It’s been a long, hard year, and with the birth of my son…a very good year, indeed!

When I started this blog, my intent was to share my journey as an entertainment professional.  As you have learned, it has become an all-encompassing diary, including aviation and technology topics, and now…fatherhood.  I have contemplated separating my thoughts into separate entries (possibly even separate blogs, altogether), for that segment of my audience that prefers a narrow focus.  It’s one of those “to do” items whose priority is dwarfed by other tasks right now.  So, mind my ramblings, and enjoy!

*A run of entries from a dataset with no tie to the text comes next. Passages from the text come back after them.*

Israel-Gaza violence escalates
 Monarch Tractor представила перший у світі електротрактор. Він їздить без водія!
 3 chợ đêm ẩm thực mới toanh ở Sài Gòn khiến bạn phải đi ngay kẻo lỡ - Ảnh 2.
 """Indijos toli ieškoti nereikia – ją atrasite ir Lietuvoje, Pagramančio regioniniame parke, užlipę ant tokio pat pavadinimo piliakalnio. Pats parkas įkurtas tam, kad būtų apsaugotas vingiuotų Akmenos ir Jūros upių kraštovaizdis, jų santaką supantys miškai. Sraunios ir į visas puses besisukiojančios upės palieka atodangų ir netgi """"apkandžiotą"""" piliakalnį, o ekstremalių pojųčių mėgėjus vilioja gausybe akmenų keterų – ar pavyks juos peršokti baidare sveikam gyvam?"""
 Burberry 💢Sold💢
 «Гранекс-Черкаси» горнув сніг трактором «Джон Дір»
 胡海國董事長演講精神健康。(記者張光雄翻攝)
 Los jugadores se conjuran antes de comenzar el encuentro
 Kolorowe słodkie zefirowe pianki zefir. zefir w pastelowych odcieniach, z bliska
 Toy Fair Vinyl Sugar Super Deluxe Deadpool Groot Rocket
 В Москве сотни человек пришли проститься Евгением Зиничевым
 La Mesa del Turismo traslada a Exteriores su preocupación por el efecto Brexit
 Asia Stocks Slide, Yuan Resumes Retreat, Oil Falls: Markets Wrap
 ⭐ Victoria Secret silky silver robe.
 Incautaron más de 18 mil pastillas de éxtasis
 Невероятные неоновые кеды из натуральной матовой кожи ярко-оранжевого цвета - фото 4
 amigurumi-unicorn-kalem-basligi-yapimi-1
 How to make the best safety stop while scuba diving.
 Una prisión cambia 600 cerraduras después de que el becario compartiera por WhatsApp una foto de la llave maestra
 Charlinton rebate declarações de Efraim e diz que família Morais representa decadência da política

Although we never want to see our industry “wind down,” there are expected slow periods, and the December timeframe allows for us to focus on family and holiday celebrations.  I did have a run of auditions early in the month, for commercials and television series.  I hit the driving range several days, as three of those auditions wanted to see my golf swing.  Have you ever been to a place where dozens of men are swinging golf clubs, inside, all at the same time?  I had to chuckle!

I have gotten fairly adept at taping my own auditions.  A couple casting directors at distant locations accept emailed videos.  For a while, I thought candidates who chose to self-tape were considered only after those who made the trip (or were local to begin with), until I learned that these CD’s are adamant about reviewing all submissions, and knowing a couple actors who booked using this method.  I have since obtained a more professional lighting kit, and moved the setup upstairs to the former master bedroom, which is now a 250 square foot studio / child’s play area.  (We moved downstairs, to be close to the nursery.)  The quality of the footage I send continues to improve, and the time spent capturing, editing and rendering has become much more manageable.

I picked up a couple commercials this month, including a sporting goods store that insisted we shoot outside regular business hours.  Previously, they would cordon off an area of the store, and send employee “runners” to obtain products for customers while shooting in that area.  After a couple of poor sales reports, they stopped shooting during the day.  So, breakfast at 8:00 PM, Shoot at 9:00 PM, lunch around 1:00 AM and wrap around 3:30 AM…just enough time for a couple hours sleep before that next audition!

I also had the opportunity to audition for “The Merchant of Venice.” As you have likely read before, there is a special place in my heart for all things Shakespeare.  I was unavailable for “Romeo and Juliet” earlier in the year, and the director of “Merchant” and I have worked together before.  Actually, he was instrumental in readying some actors very new to performing classic literature for a production of I directed a couple years ago.  In the end, I opted not to audition, since it was likely I would be dealing with a conflict during the run of his show.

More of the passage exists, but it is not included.